Pia Bouman’s Nutcracker: a community event
Last Sunday I made my way to Toronto’s West End in search of the new location of the Pia Bouman School of Ballet and Creative Movement, in order to get an insider’s glimpse of rehearsals for the school’s return to live performance with The Nutcracker. In a long, low, industrial building near Lansdowne and Bloor, I opened a door into a world of ballet: girls (and some boys) of all ages in tights and leotards, sweatshirts and leg warmers, waiting to rehearse, groups of parents intent on creating scenery or sewing and fitting costumes and, in the main studio, students and adult guests rehearsing the early scenes of Act One. As a fight director, I often work with professional dancers, but there is something incredibly moving about being in the midst of young dancers at work—particularly when they are as quietly and happily intent as this group.

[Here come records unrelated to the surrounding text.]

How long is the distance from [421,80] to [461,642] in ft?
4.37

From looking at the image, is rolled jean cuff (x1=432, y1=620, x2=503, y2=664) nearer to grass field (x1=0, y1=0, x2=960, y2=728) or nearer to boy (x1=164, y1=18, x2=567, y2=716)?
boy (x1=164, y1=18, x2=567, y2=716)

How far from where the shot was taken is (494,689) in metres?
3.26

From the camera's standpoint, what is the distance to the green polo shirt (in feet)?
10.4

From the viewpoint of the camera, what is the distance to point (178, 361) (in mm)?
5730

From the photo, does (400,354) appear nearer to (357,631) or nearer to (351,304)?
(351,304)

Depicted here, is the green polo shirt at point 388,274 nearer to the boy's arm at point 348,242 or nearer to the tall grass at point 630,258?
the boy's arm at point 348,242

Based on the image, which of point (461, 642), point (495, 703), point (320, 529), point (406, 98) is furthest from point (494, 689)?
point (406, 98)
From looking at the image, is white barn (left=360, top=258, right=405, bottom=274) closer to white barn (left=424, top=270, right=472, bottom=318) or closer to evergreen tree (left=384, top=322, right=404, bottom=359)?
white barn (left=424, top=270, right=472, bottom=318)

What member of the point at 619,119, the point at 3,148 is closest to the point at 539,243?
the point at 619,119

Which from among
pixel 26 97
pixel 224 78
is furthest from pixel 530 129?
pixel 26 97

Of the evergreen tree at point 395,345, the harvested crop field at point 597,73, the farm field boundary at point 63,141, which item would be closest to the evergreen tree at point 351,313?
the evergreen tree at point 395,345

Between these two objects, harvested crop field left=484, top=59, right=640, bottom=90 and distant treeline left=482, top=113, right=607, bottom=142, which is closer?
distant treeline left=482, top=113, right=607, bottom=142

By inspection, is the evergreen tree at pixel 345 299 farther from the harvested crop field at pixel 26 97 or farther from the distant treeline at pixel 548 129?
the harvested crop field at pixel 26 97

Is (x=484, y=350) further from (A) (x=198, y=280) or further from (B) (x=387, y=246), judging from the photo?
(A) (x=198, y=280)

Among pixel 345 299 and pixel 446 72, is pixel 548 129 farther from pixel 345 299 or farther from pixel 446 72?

Not being a “West Ender,” I knew of the Pia Bouman School but had never attended a performance or understood its importance to the community. Then, when I was looking to see which Nutcracker productions there might be in Toronto this year—other than the luscious James Kudelka version performed each Christmas by the National Ballet of Canada—a friend mentioned that she was involved with the Bouman School’s production and, in fact, was going to be joining the cast this year as “the Grandmother.” Tedde Moore, Dora Award-winning actor, teacher, and coach (who had grown up in the theatre as daughter of Mavor Moore, and granddaughter of Dora Mavor Moore), it turns out, had been involved with the school from the time her daughters were tiny, and her stories made me realize that the Pia Bouman School must be one of the best kept secrets in Toronto for those outside its immediate neighbourhood.
Tedde met Pia in the mid-1970s when Pia was hired to teach creative movement at one of Toronto’s first Montessori nursery schools, which Tedde’s children attended. In Tedde’s words, they “met, clicked, and have been good friends ever since.”